Ohmother Fri 03-Mar-23 14:17:25

We’re flattered you’d like to stick with us
But we’d planned to mingle and find new friends ourselves
So you’d be better carrying on with your original plans. Have a lovely time.

It’s called the sandwich method of delivering an awkward message. The meaty bit ( main issue) is in the middle. Rehearse it but it won’t come out exactly as you rehearse but it’s a good way of being more assertive. Good luck and enjoy your cruise. 😁

DanniRae Fri 03-Mar-23 14:23:09

I feel sure that a thread exactly like this was posted a while ago.
Does anyone else remember it? confused

Norah Fri 03-Mar-23 14:28:23

DanniRae

I feel sure that a thread exactly like this was posted a while ago.
Does anyone else remember it? confused

Yes.

We like cruising, typically read the thread. This one is familiar

AGAA4 Fri 03-Mar-23 14:37:34

I remember that thread too. Coincidence?

Shelflife Fri 03-Mar-23 14:38:56

Familiar to me too.

MrsKen33 Fri 03-Mar-23 14:50:37

Yes Dani I do. In fact I checked the date in case it was the original revived .

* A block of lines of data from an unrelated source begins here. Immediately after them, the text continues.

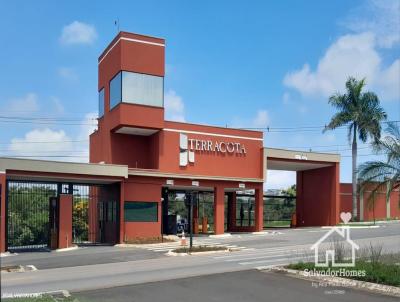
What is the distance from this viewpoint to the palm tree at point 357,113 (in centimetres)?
4866

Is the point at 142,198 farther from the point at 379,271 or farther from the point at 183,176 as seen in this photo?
the point at 379,271

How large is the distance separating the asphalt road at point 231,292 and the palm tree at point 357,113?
35.5 m

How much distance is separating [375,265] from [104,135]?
2709cm

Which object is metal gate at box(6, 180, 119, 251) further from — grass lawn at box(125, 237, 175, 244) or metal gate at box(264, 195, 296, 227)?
metal gate at box(264, 195, 296, 227)

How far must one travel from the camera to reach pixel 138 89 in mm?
35719

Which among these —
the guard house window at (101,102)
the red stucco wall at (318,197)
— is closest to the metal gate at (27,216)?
the guard house window at (101,102)

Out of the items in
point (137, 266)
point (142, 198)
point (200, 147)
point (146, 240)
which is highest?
point (200, 147)

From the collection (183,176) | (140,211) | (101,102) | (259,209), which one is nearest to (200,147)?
(183,176)

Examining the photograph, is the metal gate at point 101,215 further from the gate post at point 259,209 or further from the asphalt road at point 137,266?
the gate post at point 259,209

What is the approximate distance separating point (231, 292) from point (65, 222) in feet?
61.3

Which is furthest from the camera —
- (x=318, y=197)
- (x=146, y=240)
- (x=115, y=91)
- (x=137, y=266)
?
(x=318, y=197)

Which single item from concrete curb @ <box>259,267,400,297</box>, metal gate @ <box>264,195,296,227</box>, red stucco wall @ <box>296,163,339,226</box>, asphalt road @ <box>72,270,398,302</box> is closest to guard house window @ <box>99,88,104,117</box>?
red stucco wall @ <box>296,163,339,226</box>

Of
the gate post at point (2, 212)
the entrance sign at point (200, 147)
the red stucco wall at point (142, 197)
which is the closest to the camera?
the gate post at point (2, 212)

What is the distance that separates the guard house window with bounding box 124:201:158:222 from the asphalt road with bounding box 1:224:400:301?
5.59 meters
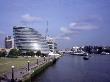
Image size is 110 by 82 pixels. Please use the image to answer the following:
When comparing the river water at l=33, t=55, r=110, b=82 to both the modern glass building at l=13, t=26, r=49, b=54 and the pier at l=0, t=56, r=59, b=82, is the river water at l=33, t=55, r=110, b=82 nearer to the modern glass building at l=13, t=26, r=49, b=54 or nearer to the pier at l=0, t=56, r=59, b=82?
the pier at l=0, t=56, r=59, b=82

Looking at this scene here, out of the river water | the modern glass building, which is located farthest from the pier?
the modern glass building

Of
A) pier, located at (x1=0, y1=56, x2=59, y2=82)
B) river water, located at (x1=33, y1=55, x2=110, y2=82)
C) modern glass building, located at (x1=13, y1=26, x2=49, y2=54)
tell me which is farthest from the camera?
modern glass building, located at (x1=13, y1=26, x2=49, y2=54)

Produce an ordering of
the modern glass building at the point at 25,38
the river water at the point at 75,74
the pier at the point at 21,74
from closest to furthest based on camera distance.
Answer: the pier at the point at 21,74, the river water at the point at 75,74, the modern glass building at the point at 25,38

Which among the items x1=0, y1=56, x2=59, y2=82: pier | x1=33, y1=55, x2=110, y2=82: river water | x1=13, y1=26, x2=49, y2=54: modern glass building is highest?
x1=13, y1=26, x2=49, y2=54: modern glass building

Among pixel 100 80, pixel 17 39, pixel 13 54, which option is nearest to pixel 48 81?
pixel 100 80

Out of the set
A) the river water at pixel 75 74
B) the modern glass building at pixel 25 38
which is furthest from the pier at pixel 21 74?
the modern glass building at pixel 25 38

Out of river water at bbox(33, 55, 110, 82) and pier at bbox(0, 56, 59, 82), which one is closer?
pier at bbox(0, 56, 59, 82)

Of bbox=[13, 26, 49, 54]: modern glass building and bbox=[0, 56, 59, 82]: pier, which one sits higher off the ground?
bbox=[13, 26, 49, 54]: modern glass building

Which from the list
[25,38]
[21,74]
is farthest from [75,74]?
[25,38]

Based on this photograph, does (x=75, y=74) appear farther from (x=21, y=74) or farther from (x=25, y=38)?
(x=25, y=38)

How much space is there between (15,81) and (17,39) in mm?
122310

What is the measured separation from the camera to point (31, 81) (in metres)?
39.1

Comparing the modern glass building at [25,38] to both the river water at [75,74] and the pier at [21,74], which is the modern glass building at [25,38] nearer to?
the river water at [75,74]

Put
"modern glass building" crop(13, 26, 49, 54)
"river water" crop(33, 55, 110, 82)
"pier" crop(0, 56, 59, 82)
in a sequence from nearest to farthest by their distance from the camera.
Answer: "pier" crop(0, 56, 59, 82)
"river water" crop(33, 55, 110, 82)
"modern glass building" crop(13, 26, 49, 54)
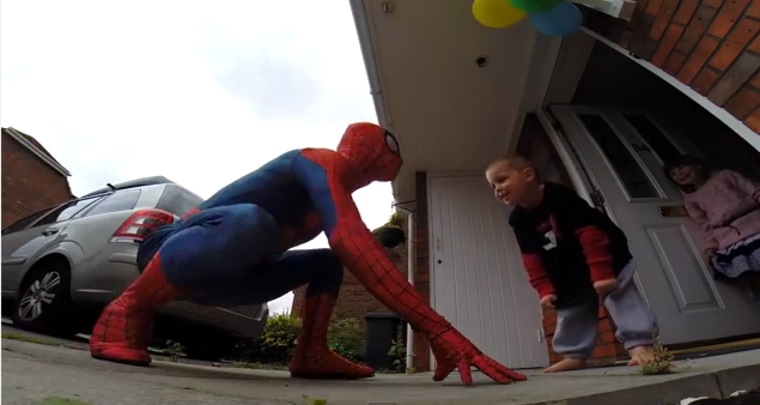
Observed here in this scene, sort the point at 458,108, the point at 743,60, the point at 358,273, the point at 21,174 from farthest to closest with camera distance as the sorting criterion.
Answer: the point at 21,174 → the point at 458,108 → the point at 743,60 → the point at 358,273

Granny23 Fri 03-Mar-23 15:08:44

I have not posted about cruising or this dilemma on GN before. I'm sorry that someone else had this problem too and wonder how they dealt with it.

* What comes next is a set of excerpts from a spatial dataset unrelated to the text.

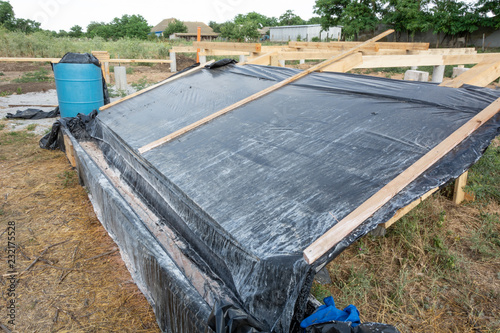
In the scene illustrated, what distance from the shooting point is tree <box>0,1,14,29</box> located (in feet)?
108

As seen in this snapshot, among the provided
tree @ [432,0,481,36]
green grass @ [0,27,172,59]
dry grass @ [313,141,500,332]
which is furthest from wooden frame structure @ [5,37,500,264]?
tree @ [432,0,481,36]

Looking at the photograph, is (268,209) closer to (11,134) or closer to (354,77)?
(354,77)

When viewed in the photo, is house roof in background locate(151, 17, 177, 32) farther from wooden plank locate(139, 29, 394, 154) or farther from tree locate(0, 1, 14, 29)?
wooden plank locate(139, 29, 394, 154)

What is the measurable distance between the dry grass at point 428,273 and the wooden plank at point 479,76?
135cm

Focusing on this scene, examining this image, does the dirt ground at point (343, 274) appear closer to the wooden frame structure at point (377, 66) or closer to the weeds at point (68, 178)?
the weeds at point (68, 178)

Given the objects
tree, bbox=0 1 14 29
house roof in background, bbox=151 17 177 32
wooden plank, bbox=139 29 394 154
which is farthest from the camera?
house roof in background, bbox=151 17 177 32

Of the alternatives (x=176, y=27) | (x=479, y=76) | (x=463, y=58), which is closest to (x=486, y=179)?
(x=479, y=76)

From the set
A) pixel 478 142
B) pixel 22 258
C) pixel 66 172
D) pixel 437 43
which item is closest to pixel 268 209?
pixel 478 142

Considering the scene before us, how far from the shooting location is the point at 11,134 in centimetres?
670

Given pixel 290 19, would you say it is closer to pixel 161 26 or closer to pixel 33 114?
pixel 161 26

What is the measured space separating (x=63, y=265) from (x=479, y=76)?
4.29 metres

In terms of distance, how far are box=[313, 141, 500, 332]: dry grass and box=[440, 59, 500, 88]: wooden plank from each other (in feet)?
4.44

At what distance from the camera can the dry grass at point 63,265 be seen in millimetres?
2506

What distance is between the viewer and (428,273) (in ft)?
9.53
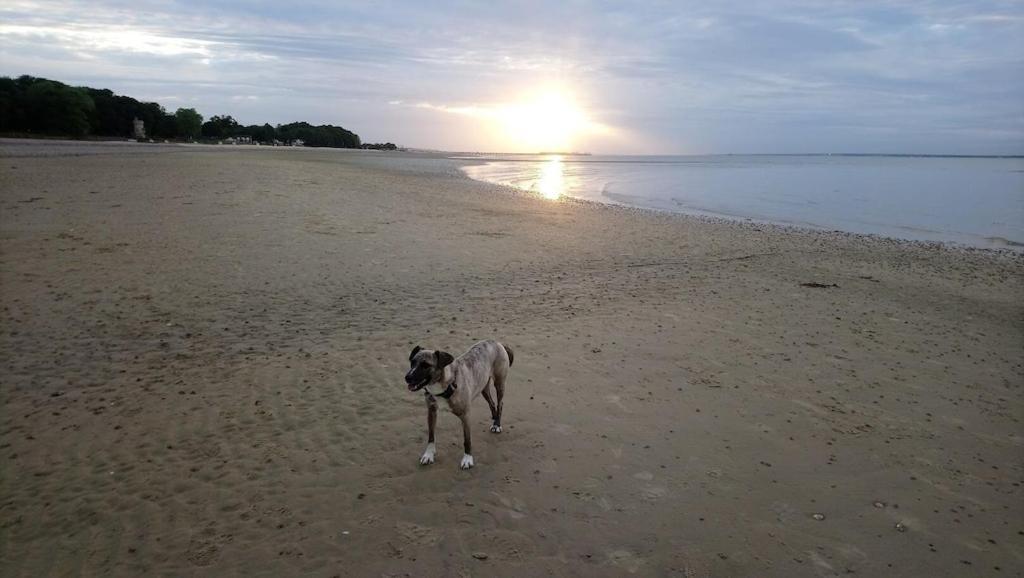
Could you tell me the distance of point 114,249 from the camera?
14273mm

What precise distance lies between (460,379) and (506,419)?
1584 mm

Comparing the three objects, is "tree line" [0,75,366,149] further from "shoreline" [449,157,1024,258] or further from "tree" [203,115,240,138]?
"shoreline" [449,157,1024,258]

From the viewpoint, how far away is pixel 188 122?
124m

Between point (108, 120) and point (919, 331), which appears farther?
point (108, 120)

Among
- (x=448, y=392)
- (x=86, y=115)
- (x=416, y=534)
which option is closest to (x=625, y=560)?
(x=416, y=534)

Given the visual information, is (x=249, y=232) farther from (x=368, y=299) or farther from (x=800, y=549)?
(x=800, y=549)

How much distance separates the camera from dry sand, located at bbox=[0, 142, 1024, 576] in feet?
16.3

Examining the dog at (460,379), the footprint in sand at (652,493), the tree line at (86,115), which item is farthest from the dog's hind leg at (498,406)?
the tree line at (86,115)

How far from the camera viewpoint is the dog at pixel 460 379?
545cm

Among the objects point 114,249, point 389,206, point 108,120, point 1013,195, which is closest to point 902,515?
point 114,249

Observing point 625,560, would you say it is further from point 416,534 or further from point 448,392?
point 448,392

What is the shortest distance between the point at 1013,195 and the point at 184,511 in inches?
2518

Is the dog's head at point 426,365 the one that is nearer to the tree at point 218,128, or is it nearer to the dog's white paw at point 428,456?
the dog's white paw at point 428,456

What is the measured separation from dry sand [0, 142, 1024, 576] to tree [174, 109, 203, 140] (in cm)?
12496
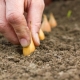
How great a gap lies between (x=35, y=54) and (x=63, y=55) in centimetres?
13

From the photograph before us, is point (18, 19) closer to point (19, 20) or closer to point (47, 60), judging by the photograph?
point (19, 20)

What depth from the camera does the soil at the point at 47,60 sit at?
756 millimetres

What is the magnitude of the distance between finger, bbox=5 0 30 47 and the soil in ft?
0.30

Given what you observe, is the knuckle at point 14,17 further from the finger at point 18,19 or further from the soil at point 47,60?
the soil at point 47,60

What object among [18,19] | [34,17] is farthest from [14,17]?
[34,17]

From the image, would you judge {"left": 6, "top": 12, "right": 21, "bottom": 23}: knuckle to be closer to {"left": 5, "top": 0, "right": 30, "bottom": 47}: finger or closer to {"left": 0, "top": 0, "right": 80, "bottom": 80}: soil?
{"left": 5, "top": 0, "right": 30, "bottom": 47}: finger

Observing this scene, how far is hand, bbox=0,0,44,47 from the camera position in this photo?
876 mm

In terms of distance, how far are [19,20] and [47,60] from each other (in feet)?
0.68

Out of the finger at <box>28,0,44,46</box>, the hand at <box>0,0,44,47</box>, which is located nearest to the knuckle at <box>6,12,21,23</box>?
the hand at <box>0,0,44,47</box>

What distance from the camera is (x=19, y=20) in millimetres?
871

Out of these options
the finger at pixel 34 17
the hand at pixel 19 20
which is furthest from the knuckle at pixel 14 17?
the finger at pixel 34 17

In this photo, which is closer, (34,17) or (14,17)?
(14,17)

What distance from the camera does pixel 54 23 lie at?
151 centimetres

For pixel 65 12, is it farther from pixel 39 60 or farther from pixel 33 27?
pixel 39 60
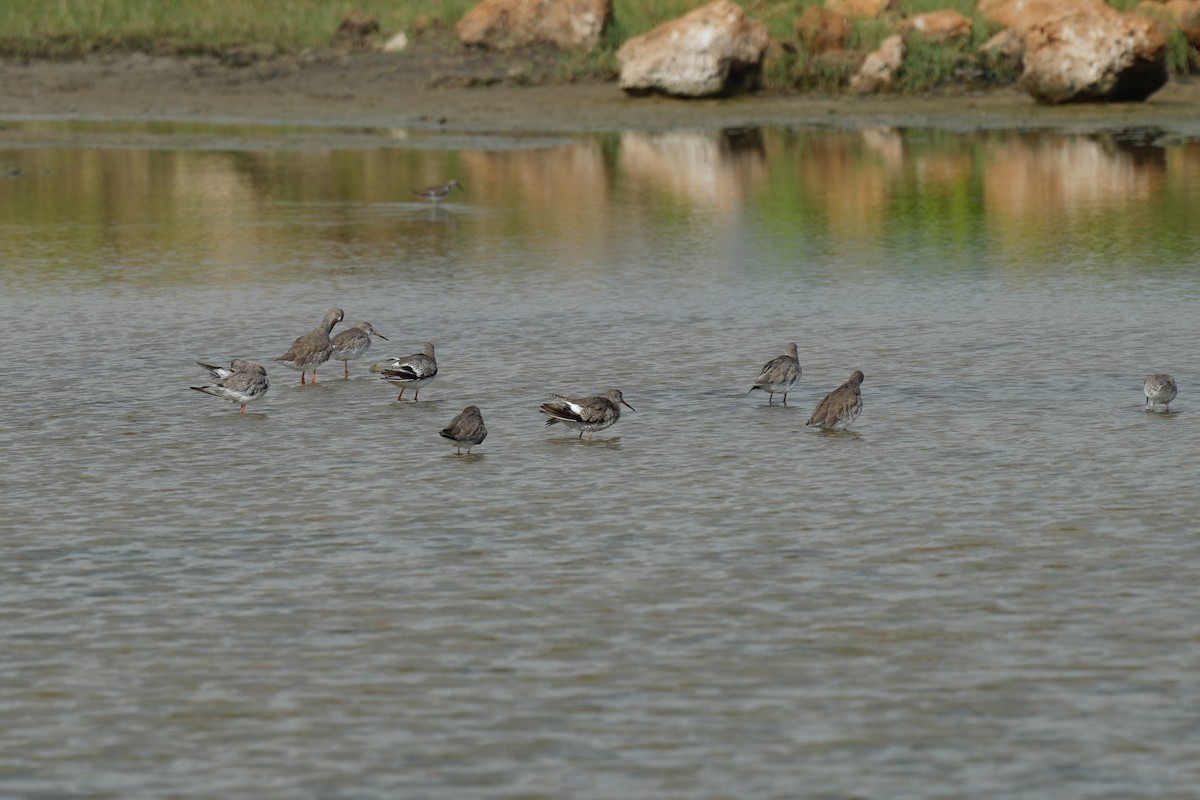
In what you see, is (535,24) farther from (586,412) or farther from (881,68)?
(586,412)

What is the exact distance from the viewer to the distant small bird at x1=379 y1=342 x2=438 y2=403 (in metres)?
17.6

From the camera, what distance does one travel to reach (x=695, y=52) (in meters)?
52.2

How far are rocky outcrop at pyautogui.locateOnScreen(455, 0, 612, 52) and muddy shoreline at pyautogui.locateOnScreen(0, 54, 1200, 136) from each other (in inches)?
49.4

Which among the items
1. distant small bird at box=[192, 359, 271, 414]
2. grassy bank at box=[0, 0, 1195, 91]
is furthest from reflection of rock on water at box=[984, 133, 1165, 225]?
distant small bird at box=[192, 359, 271, 414]

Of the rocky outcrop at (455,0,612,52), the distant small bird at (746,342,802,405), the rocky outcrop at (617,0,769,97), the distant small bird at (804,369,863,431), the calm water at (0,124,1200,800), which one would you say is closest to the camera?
the calm water at (0,124,1200,800)

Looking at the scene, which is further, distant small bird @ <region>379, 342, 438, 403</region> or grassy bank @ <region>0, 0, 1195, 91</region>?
grassy bank @ <region>0, 0, 1195, 91</region>

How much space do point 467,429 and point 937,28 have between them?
4181 centimetres

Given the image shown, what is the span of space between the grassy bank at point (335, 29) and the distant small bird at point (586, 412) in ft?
129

We cannot simply change our booking as this is the only one going where we want to go this year. As it was fully booked as soon as it was announced, probably it will be re-run next year but who knows if we will be fit and well enough to go then. This couple are not 'friends' just people we know and try to avoid. Dsis is probably too kind to be rude to them, but I have nothing to lose and will be prepared to tell them to leave us alone if necessary.

ExDancer Fri 03-Mar-23 16:13:34

They were quick to jump in if the cruise was sold out so quickly, they must really like you smile
I hope you can manage to be rude enough to get them to keep their distance.

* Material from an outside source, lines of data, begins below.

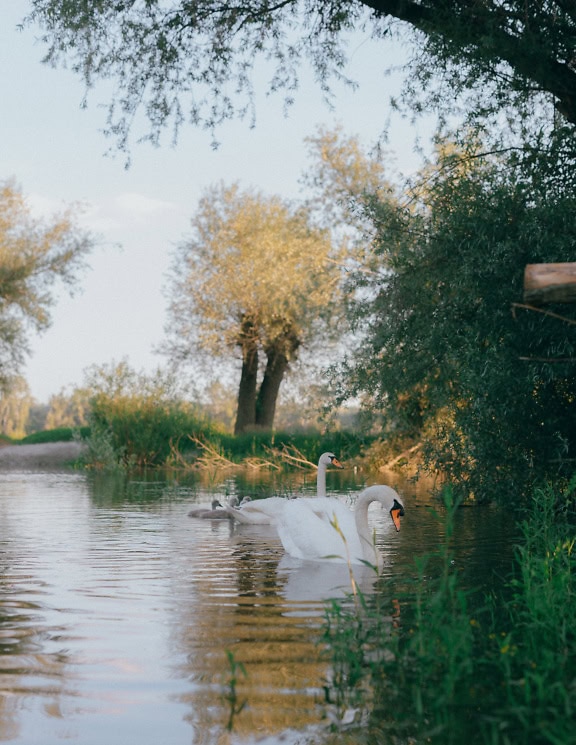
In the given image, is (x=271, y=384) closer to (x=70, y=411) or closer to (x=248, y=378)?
(x=248, y=378)

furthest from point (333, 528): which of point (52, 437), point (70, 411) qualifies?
point (70, 411)

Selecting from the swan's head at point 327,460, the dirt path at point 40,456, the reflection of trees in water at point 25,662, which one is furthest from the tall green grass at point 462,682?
the dirt path at point 40,456

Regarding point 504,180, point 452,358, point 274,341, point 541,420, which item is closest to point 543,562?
point 541,420

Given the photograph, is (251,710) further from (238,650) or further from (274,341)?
(274,341)

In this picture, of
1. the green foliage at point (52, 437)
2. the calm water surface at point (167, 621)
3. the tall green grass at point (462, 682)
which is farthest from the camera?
the green foliage at point (52, 437)

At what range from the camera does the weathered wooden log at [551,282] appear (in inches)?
245

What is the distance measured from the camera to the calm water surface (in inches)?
207

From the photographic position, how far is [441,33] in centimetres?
1314

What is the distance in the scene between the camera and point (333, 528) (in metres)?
11.5

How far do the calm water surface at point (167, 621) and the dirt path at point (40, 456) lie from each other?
19530 mm

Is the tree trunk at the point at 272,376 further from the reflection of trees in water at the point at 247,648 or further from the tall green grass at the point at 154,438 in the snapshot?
the reflection of trees in water at the point at 247,648

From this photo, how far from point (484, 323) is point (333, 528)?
3323 mm

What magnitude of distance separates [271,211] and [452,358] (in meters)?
29.2

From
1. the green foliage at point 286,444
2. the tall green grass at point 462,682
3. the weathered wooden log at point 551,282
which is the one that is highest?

Ladyleftfieldlover Fri 03-Mar-23 16:19:33

I’d bit the bullet and rebook for next year. And don’t tell the pair from hell.

Granny23 Fri 03-Mar-23 16:20:12

EX Dancer No they were already booked when they heard that we were going on the same cruise. They were so pleased, while we were aghast.

pascal30 Fri 03-Mar-23 16:22:42

I would not be rude to them.. I would tell them honestly that you want to meet lots of new people and do not want to be tied to another couple,and would they please respect that and give you space..

Ziplok Fri 03-Mar-23 16:47:29

I’m afraid that you’re going to have to bite the bullet and tell them before you go that you will be doing your own thing and mixing with lots of other people, as you love socialising with and meeting, new people. They probably won’t like it, but they’ll get over it - after all, what had they planned to do before they learned you were also going to be on the same cruise?
(Presumably keep themselves to themselves if they say they dislike socialising). Do not allow this to spoil something you’ve both been looking forward to. Speak up.

Doodle Fri 03-Mar-23 19:43:33

I agree you will have to tell them it might be nice to have a drink together sometimes but you intend to do open table where you are allocated a different seat every night. Talk to the restaurant and tell them you want to sit at a table with 6 or 8 others and move around night to night. I’m sure this isn’t the first time they’ve come across this so just chat to the staff and I’m sure they will oblige. Tell your friends that if they don’t want to socialise with others they should ask for a table for 2 so they can sit on their own but you wish to mingle in larger numbers. This is your dream cruise just stick to your plan and don’t waver. Hope you enjoy it.

MrsKen33 Fri 03-Mar-23 19:58:37

The thread we are confused about is dated April 2022.’Friends have booked the same holiday’.
Sorry Granny23 a but very similar question.

LRavenscroft Fri 03-Mar-23 20:00:59

From the other perspective, I had a relative with husband who were like the couple you describe. We went out for dinner with them after a cruise they did with some friends and they were very critical of their travel companions because they would not fall in with my relative and husband's wishes and plans and they fell out with the other couple. I came home horrified that my relative and husband could be so selfish and I also had a horrible evening with them as they were so controlling. Never went again.